-------- MATERIAL SHOWN

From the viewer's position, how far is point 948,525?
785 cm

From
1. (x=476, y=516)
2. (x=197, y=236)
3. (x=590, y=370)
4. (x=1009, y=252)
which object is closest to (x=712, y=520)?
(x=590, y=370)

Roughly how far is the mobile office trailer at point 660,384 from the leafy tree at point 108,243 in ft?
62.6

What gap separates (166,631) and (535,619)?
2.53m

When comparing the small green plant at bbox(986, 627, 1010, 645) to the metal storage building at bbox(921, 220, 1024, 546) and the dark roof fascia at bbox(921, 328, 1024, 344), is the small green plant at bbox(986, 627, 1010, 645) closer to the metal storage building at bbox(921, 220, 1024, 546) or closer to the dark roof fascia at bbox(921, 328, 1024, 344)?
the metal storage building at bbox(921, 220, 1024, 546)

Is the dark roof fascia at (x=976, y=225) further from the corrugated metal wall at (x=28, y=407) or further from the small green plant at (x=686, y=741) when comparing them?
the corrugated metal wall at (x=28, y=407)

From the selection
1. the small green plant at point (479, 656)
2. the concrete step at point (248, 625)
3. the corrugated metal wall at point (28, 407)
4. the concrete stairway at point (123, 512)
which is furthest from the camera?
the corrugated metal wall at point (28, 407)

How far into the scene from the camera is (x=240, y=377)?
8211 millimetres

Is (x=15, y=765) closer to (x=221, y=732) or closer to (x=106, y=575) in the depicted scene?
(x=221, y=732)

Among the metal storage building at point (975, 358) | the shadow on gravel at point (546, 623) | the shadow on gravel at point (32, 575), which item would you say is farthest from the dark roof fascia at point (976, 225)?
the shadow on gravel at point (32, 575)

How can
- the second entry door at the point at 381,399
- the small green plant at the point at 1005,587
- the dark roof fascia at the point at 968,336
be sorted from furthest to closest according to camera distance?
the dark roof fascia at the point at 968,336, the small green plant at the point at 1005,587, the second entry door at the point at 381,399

----------------

▸ **WHAT YOU HAVE TO DO**: Can you write out all of the entries above again, word for word?

▸ **RESPONSE TO THIS EXERCISE**:
From the viewer's position, how far is point 948,525?
785 cm

From
1. (x=476, y=516)
2. (x=197, y=236)
3. (x=590, y=370)
4. (x=1009, y=252)
which object is closest to (x=712, y=520)?
(x=590, y=370)

Roughly how far is the mobile office trailer at point 660,384 from the leafy tree at point 108,243 in ft?
62.6

What gap separates (166,631) and (535,619)?
2.53m

When comparing the small green plant at bbox(986, 627, 1010, 645) to the metal storage building at bbox(921, 220, 1024, 546) and the dark roof fascia at bbox(921, 328, 1024, 344), is the small green plant at bbox(986, 627, 1010, 645) closer to the metal storage building at bbox(921, 220, 1024, 546) or closer to the dark roof fascia at bbox(921, 328, 1024, 344)?
the metal storage building at bbox(921, 220, 1024, 546)

Is the dark roof fascia at (x=976, y=225) further from the corrugated metal wall at (x=28, y=407) or further from the small green plant at (x=686, y=741) when comparing them?
the corrugated metal wall at (x=28, y=407)

From the selection
1. the small green plant at point (479, 656)
2. the concrete step at point (248, 625)
3. the corrugated metal wall at point (28, 407)
4. the concrete stairway at point (123, 512)
which is furthest from the camera?
the corrugated metal wall at point (28, 407)

How far into the scene from the camera is (x=240, y=377)?
8211 millimetres

Is (x=15, y=765) closer to (x=221, y=732) or closer to (x=106, y=575) in the depicted scene?
(x=221, y=732)

Among the metal storage building at point (975, 358) | the shadow on gravel at point (546, 623) | the shadow on gravel at point (32, 575), which item would you say is farthest from the dark roof fascia at point (976, 225)?
the shadow on gravel at point (32, 575)

How can
- the second entry door at the point at 381,399
- the small green plant at the point at 1005,587
- the dark roof fascia at the point at 968,336
be sorted from furthest to closest according to camera distance?
the dark roof fascia at the point at 968,336, the small green plant at the point at 1005,587, the second entry door at the point at 381,399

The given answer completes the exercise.